__PROBLEM STATEMENT__. Nothing in the copy should be a picture; everything else in the listing is to be restated exactly.

__DATA EXCERPT__.
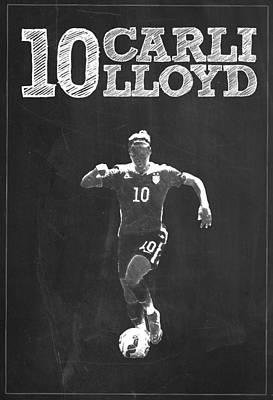 Carli Lloyd Poster by Semih Yurdabak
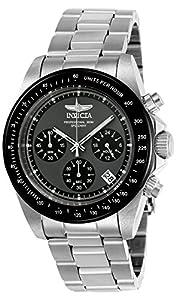 Reloj Invicta para Hombre 23123 de Invicta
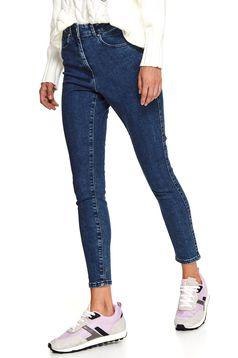 Kék casual skinny nadrág farmerből strasszos kiegészítővel ellátva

__RESULT BELOW__.
 Carli Lloyd Poster by Semih Yurdabak
 Reloj Invicta para Hombre 23123 de Invicta
 Kék casual skinny nadrág farmerből strasszos kiegészítővel ellátva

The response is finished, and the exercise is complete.